Two cases worth highlighting correspond to Brazil and Venezuela, which are leaders in the use of electoral technology in Latin America, as they have e-voting models that incorporate biometric identification. Brazil uses machines with number keyboards to register voters’ fingerprints before voting, while Venezuelans have what they call an Integrated Authentication System (SAI) —a mechanism with fingerprint scanners (biometric identification devices) that enables the machine to be unlocked only after each voter’s biometric authentication.


The new SAES machines Venezuela uses include a biometric identification device. Photo: AVN

Colombia, which has been trying to automate its elections for many years, has begun the process of technology adoption with a biometric system consisting of devices capable of capturing each voter’s fingerprint (before voting) in order to compare it with those stored by the electoral system. The Registrar’s Office has stated that this technology has proven effective deterring identity theft.

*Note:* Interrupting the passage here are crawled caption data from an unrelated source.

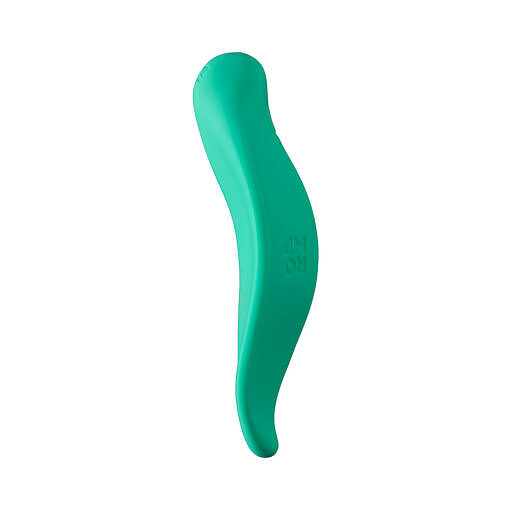 ROMP Wave Rechargeable Silicone Lay-On Vibrator Mint - Image 5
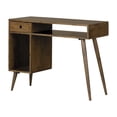 thumbnail image 1 of South Shore Kodali, Scandinavian Computer Desk, Natural Walnut, 1 of 16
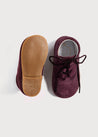 Suede Oxford Baby Booties in Burgundy (20-26EU) Shoes from Pepa London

A clear demonstration of the effectiveness of this mechanism was offered recently by the Carter Center, which revealed the results of an audit to Venezuela’s SAI for the 2013 presidential elections. The report indicates that the biometric system used “has the capacity to identify multiple voting or usurped votes post hoc (…) and the incidence of these was relatively low,” as only 247 cases were detected out of 15 million ballots cast.

Going back to the EU, where thousands of people have dual citizenship, with two passports that enable them to vote in two countries during a single process, biometric identification can be adapted to guarantee elections free of identity fraud. Through the use of technology, the EU can make it clear that by protecting each voter’s identity, it is protecting voting itself.